The Buffalo Bills selected offensive guard O’Cyrus Torrence with the 59th overall pick in Round 2 of the 2023 NFL Draft. In the lead-up to the draft, Torrence was discussed by many in the draft industry as an option for the Bills in the first round. After he wasn’t drafted in Round 1, I certainly thought Torrence would be gone early in the second round, but he fell all the way to Buffalo near the end of the round.
I believe the Bills got great value out of their second-round pick as he presumably figures to slot in as the starter at right guard. Let’s dig in and see what Torrence brings to the table.
O’Cyrus Torrence’s college career
Torrence began his college career at the University of Louisiana. He started 13 of 14 games for the Ragin’ Cajuns as a freshman. In his sophomore season, Torrence earned second-team All-Sun Belt Conference. In his junior season, Torrence continued to develop and earned first-team all-conference. His head coach at Louisiana took the lead job at Florida for the 2022 season and Torrence followed him there for his final season of college football.
Torrence started 11 games for the Gators and proved that the SEC wasn’t too big. Torrence was the first Florida Gators offensive guard to be named Consensus All-American. He ended his college career without giving up a sack. Let me say that again... Torrence never gave up a sack in his career!
O’Cyrus Torrence at the 2023 NFL Combine
Torrence measured in at 6’5” and 330 pounds, with 33 7/8” arms at the NFL combine. Here are the results of his combine tests:
- 40-yard dash = 5.31s
- 10-yard split = 1.84s
- Vertical jump = 23.5”
- Broad jump = 5’5”
- 20-yard shuttle = 4.81s
- Bench press = 23 reps
Film Analysis of O’Cyrus Torrence
Low man wins
Torrence did an excellent job here of staying low and firing out of his stance. He got lower than the defender and it helped him gain the leverage he needed to drive the defender inside. Torrence showed excellent hand placement as he punched inside on the chest plate and had a hand on the shoulder pad of the defender to steer him to the inside, creating a gaping hole for the running back.
Anchor proves sturdy
Torrence missed on his initial punch here but was still able to adjust and regain control. Even with less-than-ideal hand placement Torrence was able to sink his hips and anchor to stall the defender's pass rush.
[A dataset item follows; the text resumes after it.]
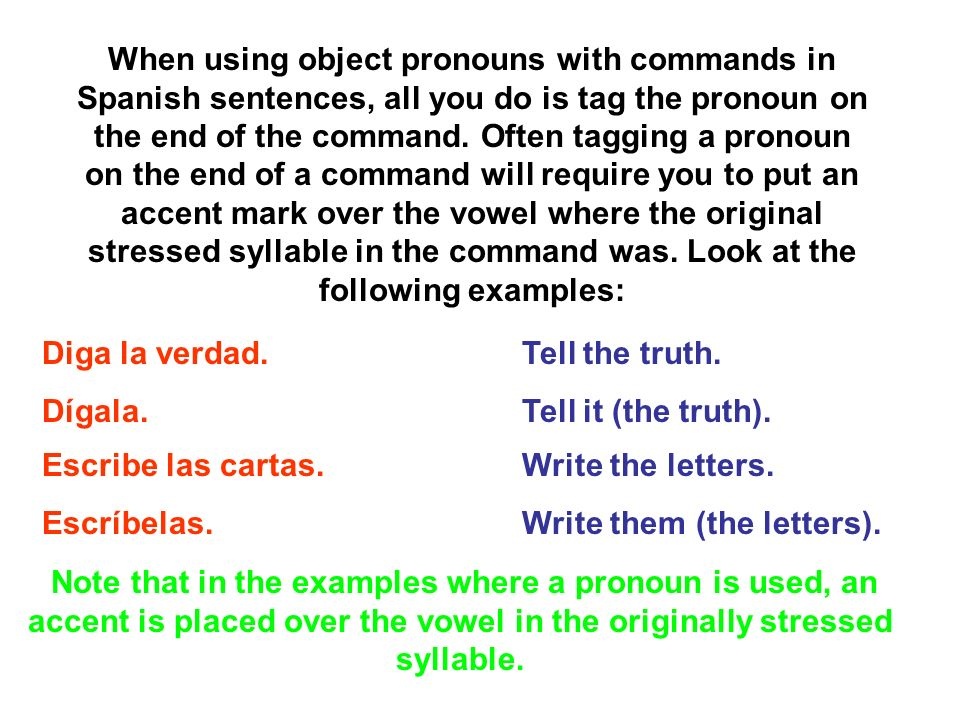 When using object pronouns with commands in Spanish sentences, all you do is tag the pronoun on the end of the command. Often tagging a pronoun on the end of a command will require you to put an accent mark over the vowel where the original stressed syllable in the command was. Look at the following examples:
Quick enough to reach block
Torrence was able to get out of his stance quickly and reach-block his man with ease. He utilized solid hand placement on the outside and then turned his body so his butt was in the hole, creating a big lane for the RB. Additionally, he adds a little shove at the end to cause a collision between two defenders — nice!
O’Cyrus Torrence vs. Jalen Carter
Torrence faced off against first round pick Jalen Carter for this play. Carter seemed to gain a step on him initially but Torrence was able to pass set and lay hands on Carter enough to push him to the outside and past quarterback Anthony Richardson. This allowed Richardson to step up into the pocket enough to make the throw.
Keeping it simple
I love this rep by Torrence! He kept it super simple and still did his job effectively. The defender worked to the outside of Torrence and wanted to work up the field. Torrence was able to get ideal hand placement with one hand on the chest plate and one hand on the inside shoulder of the defender. From there Torrence just positioned his body in the hole and rode the defender to the outside, taking him right where he wanted him to go.
Looking for work
This one is just for fun. Torrence didn’t do anything overly impressive on this play besides looking for work when he had no one engage him. When he found a suitor, he basically head-butts the defender, resulting in a pancake. I love it!
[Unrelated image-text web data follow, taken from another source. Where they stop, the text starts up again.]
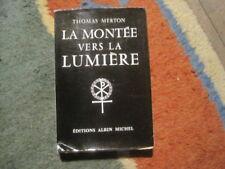 Thomas MERTON: la montée vers la lumière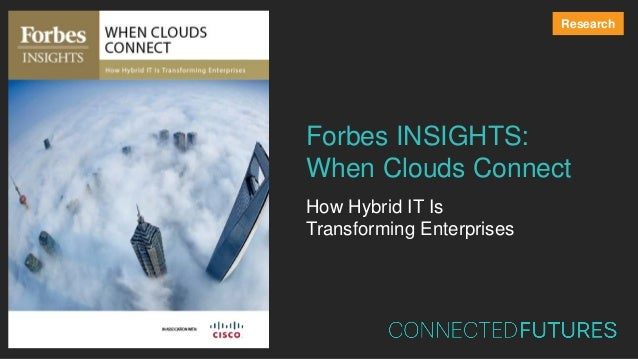 Forbes INSIGHTS: When Clouds Connect How Hybrid IT Is Transforming Enterprises Research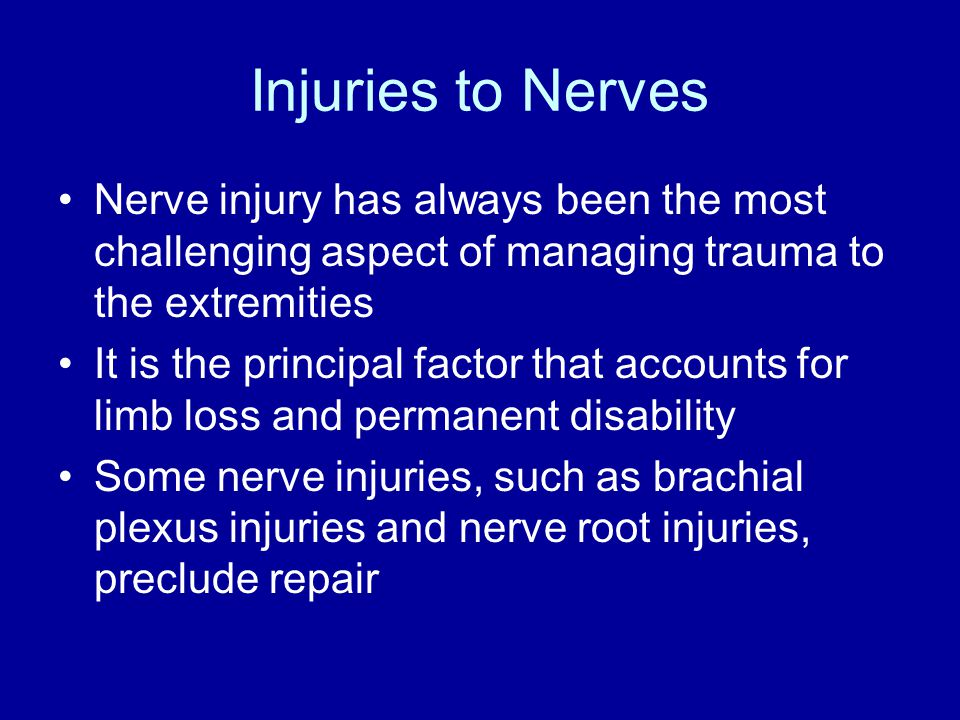 Injuries to Nerves Nerve injury has always been the most challenging aspect of managing trauma to the extremities It is the principal factor that accounts for limb loss and permanent disability Some nerve injuries, such as brachial plexus injuries and nerve root injuries, preclude repair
Torrence looked like a brick wall on this play. He won the hand-placement battle (seems to be a common theme) and anchored himself right off the bat to create a nice pocket for the QB. His arm length proved effective on this play as he locked out the defender and controlled him with ease.
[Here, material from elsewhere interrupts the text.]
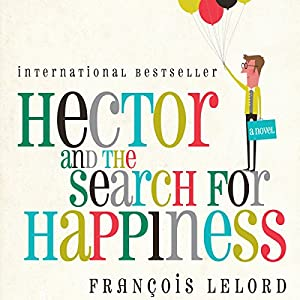 Hector and the Search for Happiness Audiobook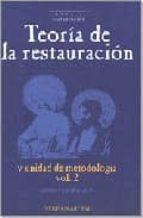 teoria de la restauracion y unidad metodologica-umberto baldini-9788489569171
O’Cyrus Torrence has the potential to block for Josh Allen over the next decade. He’s an elite pass blocker and is a bully in the run game. Torrence’s film consistently shows a player controlling defenders and moving them out of the way, something the Buffalo Bills haven’t had out of the guard position in a while. It will be interesting to see how Torrence meshes with Buffalo’s tendency to pull guards in the run game. Pulling around the corner isn’t exactly Torrence’s biggest strength, but we’ll find out soon enough if he can do that effectively in the NFL. Regardless, Torrence should provide Allen with some clean pockets and be a dependable guard for the Bills going forward. O’Cyrus Torrence represented incredible value for One Bills Drive in the second round of this year’s draft.